Didnt grew up with dogs, but always wanted one, as an adult I adopted a dog, and now I have a dog as well, and a cat, but the cat wasnt my choice, I'm with her but I prefer dogs definetly.


----------



## TheEpicPolymath (Dec 5, 2014)

INTJ, dog man, dogs are more useful.


----------



## General Lee Awesome (Sep 28, 2014)

I am more of a people person =p :wink:


----------



## LavenderMoon (Mar 2, 2015)

ISFJ. I'm a dog and a cat person equally and I grew up with both.


----------



## Sily (Oct 24, 2008)

IP. Love dogs.


----------



## incision (May 23, 2010)

eNTj here and like them both a lot, although cats are less work than dogs, hence why I have and had cats.


----------



## Beetle (Oct 2, 2014)

ISTP- both. Grew up with cats and a dog. I currently own my own cat, and will get a dog when my life situation is better. Can't really take care of a dog while working two jobs. I plan on getting a working line german shepherd.


----------



## SilverKelpie (Mar 9, 2015)

I like dogs and cats in general, but I wouldn't characterize myself as a dog or cat person. Dogs eat the horse manure and roll in it, and then expect you to play with them. Cat pee is my kryptonite. Unlike horses, neither animal has a hugely redeeming quality that would make me overlook those problems to such a degree that I would call myself a cat or dog person.

INTP


----------



## Ninjaws (Jul 10, 2014)

I like them both, but I would rather have a cat. I have a dog right now and it's more work than it's worth (male dog, mind you).


----------



## ENTJudgement (Oct 6, 2013)

ENTJ here.

I'm more of a people person.


----------



## Twitch (Jun 15, 2013)

INFP and a cat person. I love dogs too, but cats are typically less work and easier to cuddle, even if it is against their will sometimes :kitteh:.


----------



## Nekomata (May 26, 2012)

I didn't really grow up with anything besides guinea pigs. I'm definitely a cat person though :3
INFP.


----------



## nO_d3N1AL (Apr 25, 2014)

I love cats. Cats are awesome. I don't know why some people hate them


----------



## Glory (Sep 28, 2013)

I love dogs and messing with people afraid of dogs.


----------



## Jennywocky (Aug 7, 2009)

Grew up with both dogs and cats, but I'm more of a cat person; dogs need too much interaction for me.


----------



## Hollow Man (Aug 12, 2011)

Undecided...I grew up with dogs...but I think cats may be more of my thing...more laid back and independent...gotta love it! Though I don't like cat pee...UNDECIDED...


----------



## nichya (Jul 12, 2014)

:kitteh:


----------



## Metalize (Dec 18, 2014)

I prefer cats to dogs. They are independent and don't require my constant attention - and they also don't slobber and generally aren't too irritating with the vocalizing.

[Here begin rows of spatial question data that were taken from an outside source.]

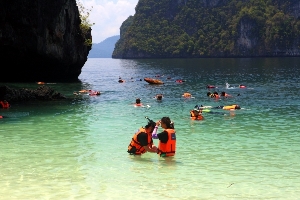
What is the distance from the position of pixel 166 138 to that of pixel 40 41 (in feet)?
125

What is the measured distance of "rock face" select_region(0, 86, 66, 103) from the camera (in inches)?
1431

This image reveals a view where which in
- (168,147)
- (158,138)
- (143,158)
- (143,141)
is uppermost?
(158,138)

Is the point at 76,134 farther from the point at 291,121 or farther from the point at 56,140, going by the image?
the point at 291,121

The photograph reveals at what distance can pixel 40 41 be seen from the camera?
50688mm

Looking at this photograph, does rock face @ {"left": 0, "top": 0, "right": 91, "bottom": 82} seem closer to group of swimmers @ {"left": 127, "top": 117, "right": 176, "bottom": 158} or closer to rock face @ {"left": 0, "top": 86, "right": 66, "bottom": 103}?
rock face @ {"left": 0, "top": 86, "right": 66, "bottom": 103}

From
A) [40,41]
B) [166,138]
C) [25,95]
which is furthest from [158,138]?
[40,41]

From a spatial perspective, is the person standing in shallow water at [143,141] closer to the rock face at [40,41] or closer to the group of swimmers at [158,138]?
the group of swimmers at [158,138]

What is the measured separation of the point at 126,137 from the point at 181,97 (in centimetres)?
2172

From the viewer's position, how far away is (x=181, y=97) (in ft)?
140

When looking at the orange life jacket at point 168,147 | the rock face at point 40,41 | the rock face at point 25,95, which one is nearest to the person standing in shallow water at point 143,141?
the orange life jacket at point 168,147

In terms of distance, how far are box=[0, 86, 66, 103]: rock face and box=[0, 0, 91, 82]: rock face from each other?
32.7ft

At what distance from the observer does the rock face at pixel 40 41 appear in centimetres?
4632

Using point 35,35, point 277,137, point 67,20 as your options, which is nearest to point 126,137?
point 277,137

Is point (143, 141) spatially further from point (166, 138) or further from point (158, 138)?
point (166, 138)
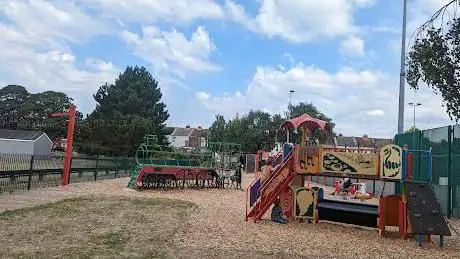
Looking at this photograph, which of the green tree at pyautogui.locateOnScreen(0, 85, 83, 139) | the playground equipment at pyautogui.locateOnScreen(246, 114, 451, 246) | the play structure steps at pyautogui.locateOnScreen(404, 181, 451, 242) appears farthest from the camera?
the green tree at pyautogui.locateOnScreen(0, 85, 83, 139)

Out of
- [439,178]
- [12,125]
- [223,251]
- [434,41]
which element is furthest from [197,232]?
[12,125]

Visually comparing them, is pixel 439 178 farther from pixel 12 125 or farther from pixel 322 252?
pixel 12 125

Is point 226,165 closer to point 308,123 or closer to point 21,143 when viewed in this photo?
point 308,123

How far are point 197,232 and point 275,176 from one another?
3.47 metres

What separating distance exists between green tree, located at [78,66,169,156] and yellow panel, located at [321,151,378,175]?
40.7 metres

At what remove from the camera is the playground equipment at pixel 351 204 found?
9938 mm

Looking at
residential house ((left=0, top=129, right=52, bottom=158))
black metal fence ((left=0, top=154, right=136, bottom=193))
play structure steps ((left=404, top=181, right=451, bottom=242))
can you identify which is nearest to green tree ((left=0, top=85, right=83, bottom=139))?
residential house ((left=0, top=129, right=52, bottom=158))

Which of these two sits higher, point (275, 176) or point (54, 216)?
point (275, 176)

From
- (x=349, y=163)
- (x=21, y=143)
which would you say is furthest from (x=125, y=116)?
(x=349, y=163)

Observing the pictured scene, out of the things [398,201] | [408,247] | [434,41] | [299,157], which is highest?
[434,41]

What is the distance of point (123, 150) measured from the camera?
167ft

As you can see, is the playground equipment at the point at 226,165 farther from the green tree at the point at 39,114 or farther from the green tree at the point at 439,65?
the green tree at the point at 39,114

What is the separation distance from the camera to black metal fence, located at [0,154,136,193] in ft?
52.2

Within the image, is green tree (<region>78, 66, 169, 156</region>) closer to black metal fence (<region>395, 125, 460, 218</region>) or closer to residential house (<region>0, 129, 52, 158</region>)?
residential house (<region>0, 129, 52, 158</region>)
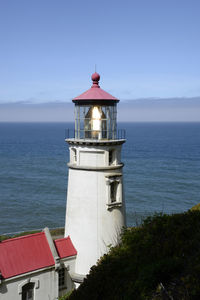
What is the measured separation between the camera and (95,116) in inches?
653

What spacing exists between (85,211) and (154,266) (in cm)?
705

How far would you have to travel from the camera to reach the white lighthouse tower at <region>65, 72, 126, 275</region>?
16375 mm

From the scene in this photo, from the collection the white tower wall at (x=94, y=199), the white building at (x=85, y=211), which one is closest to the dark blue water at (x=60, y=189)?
the white tower wall at (x=94, y=199)

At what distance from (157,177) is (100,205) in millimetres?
46047

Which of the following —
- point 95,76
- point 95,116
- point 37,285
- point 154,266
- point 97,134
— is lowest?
point 37,285

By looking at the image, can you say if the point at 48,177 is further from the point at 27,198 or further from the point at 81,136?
the point at 81,136

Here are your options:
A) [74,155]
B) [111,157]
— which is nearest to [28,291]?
[74,155]

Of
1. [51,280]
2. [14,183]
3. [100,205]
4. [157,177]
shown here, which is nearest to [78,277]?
[51,280]

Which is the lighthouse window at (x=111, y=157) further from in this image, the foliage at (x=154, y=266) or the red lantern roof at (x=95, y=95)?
the foliage at (x=154, y=266)

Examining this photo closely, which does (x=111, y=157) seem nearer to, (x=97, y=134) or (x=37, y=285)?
(x=97, y=134)

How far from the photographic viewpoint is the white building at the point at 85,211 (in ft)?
52.8

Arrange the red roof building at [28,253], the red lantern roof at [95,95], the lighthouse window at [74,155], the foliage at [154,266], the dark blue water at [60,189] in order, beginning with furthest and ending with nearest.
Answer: the dark blue water at [60,189], the lighthouse window at [74,155], the red lantern roof at [95,95], the red roof building at [28,253], the foliage at [154,266]

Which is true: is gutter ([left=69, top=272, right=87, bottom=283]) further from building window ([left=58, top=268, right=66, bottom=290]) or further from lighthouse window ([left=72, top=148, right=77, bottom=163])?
lighthouse window ([left=72, top=148, right=77, bottom=163])

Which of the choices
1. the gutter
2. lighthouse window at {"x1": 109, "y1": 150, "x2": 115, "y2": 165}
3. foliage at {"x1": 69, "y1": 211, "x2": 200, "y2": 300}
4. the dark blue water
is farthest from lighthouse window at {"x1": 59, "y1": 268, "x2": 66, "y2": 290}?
the dark blue water
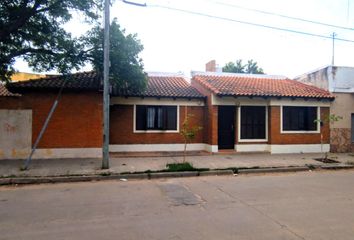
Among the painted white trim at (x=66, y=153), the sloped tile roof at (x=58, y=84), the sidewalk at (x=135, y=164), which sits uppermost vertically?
the sloped tile roof at (x=58, y=84)

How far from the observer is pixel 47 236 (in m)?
4.73

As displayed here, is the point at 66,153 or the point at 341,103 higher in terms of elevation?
the point at 341,103

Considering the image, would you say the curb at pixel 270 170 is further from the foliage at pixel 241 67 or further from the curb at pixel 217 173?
the foliage at pixel 241 67

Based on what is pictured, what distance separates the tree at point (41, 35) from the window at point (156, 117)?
14.3 ft

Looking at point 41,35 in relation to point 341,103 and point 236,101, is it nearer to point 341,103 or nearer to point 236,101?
point 236,101

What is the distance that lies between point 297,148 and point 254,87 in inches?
160

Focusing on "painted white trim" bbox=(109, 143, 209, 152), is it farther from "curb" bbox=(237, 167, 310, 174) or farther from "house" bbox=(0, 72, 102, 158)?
"curb" bbox=(237, 167, 310, 174)

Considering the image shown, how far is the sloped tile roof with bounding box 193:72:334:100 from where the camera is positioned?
1535 cm

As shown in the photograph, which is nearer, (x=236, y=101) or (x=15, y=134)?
(x=15, y=134)

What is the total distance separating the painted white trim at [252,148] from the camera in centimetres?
1566

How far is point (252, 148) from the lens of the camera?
1585 cm

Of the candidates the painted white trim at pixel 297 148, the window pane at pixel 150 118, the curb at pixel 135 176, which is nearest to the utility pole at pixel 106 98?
the curb at pixel 135 176

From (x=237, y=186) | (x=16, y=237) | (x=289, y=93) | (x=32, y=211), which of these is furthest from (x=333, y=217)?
(x=289, y=93)

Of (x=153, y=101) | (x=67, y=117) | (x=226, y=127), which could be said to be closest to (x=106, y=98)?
(x=67, y=117)
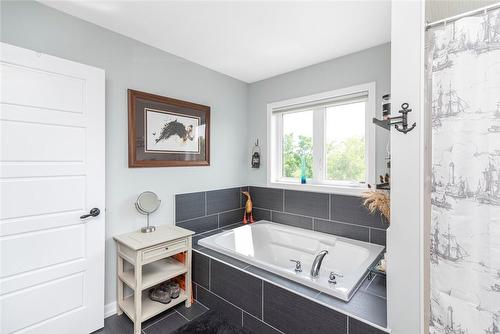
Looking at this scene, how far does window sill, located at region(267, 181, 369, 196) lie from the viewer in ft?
7.77

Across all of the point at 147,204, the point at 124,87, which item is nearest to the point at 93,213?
the point at 147,204

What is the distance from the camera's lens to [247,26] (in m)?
1.94

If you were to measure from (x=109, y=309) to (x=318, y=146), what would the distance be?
2604mm

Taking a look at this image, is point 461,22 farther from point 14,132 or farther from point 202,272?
point 14,132

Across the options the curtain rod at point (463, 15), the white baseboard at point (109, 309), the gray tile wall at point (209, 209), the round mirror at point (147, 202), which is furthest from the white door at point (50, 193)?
the curtain rod at point (463, 15)

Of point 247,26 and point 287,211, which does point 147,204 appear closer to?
point 287,211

Dog people can be a little control-freaky, sometimes. That's a generalization but one animal does tend to be needy of human company while the other relatively autonomous, so it would make sense that certain individuals would gravitate more to cats/dogs.


----------



## Psychophant (Nov 29, 2013)

I'm going to leave this here.









...and this









Draw whatever conclusions you like.


----------



## VinnieBob (Mar 24, 2014)

KevinHeaven said:


> I am kissing their asses not eating them


ew
[running to litter box to make a sacrifice to the big white porcelain god]
chunkage:whoa: contained


----------



## Metalize (Dec 18, 2014)

I know my place.


----------



## The Doctor (May 29, 2015)

Well, I'm a dog person, but I specifically like pugs. They're lazy and sleep all day and will sit on your head or your stomach or your ankles (and lick your feet). I don't like human contact, but pugs are like balls of fluff that snore like guinea pigs. What isn't adorable about that?


----------



## overlordofpizza (Jun 15, 2015)

I grew up with golden retrievers. Though I like pugs and gave cats a try.


----------



## Lunatics (Jun 20, 2015)

When I was really young I was obsessed with dogs and 101 Dalmatians. Lol 
I knew more dog breeds than normal for a 6-year-old and would bark like one, haha (yes, I was quite good at imitating animal sounds and still am).
Then something happened I think during elementary school, it might be also partially due to the fact that a dog bit me, I switched to liking cats more and haven't looked back since. I do like all kinds of animals (except for snakes, I have a phobia) including dogs but there's something about cats I find truly fascinating and entertaining. Besides, dogs can be too dependable and obedient which I do not like as traits in any living being in general. One should always have a mind of their own and be able to pull their ***t together when things go bad and need to continue life on their own.


----------



## Oleni (Jun 25, 2015)

IP - I grew up with cats and I'm a cat person. Four of them live with us now and are loved 

Mmh, I have cynophobia and I don't like dogs... well, I do like puppies but that's it.


----------



## The Dude (May 20, 2010)

Accidently voted IJ (zoned out) instead of EP...didn't grow up with dogs; dog person.


----------



## SolusChristus (Jun 21, 2015)

IJ, did not grow up with cats, but I'm a cat person. 

Here's my cat:


----------



## Clyme (Jul 17, 2014)

I'm an INTJ.

I grew up around dogs and I do certainly like them, but I think I've found myself gravitating more towards cats this past year or so. I used to find cats annoying at earlier points in my life though.


----------



## Chouette (Jul 24, 2015)

INFP cat person who grew up with cats. I have two cats and two dogs currently, and though I've grown to love dogs as well, I still have a soft spot for cats. I just can't understand those people who insist that cats are cold-hearted and aloof. My cats have always been affectionate and loving and just plain sweet.


----------



## Jessi Soares (Jul 24, 2015)

Grew up with both dogs and cats but I'm clearly a dog person... although I do have a cat instead of a dog.
My awesomeness right there x)


----------



## AlanMonTap (Apr 17, 2015)

I hate cats. Grew up with dogs, dog person.


----------



## MintTea (Jul 21, 2015)

I grew up with dogs but, always naturally favored cats more. ISFJ


----------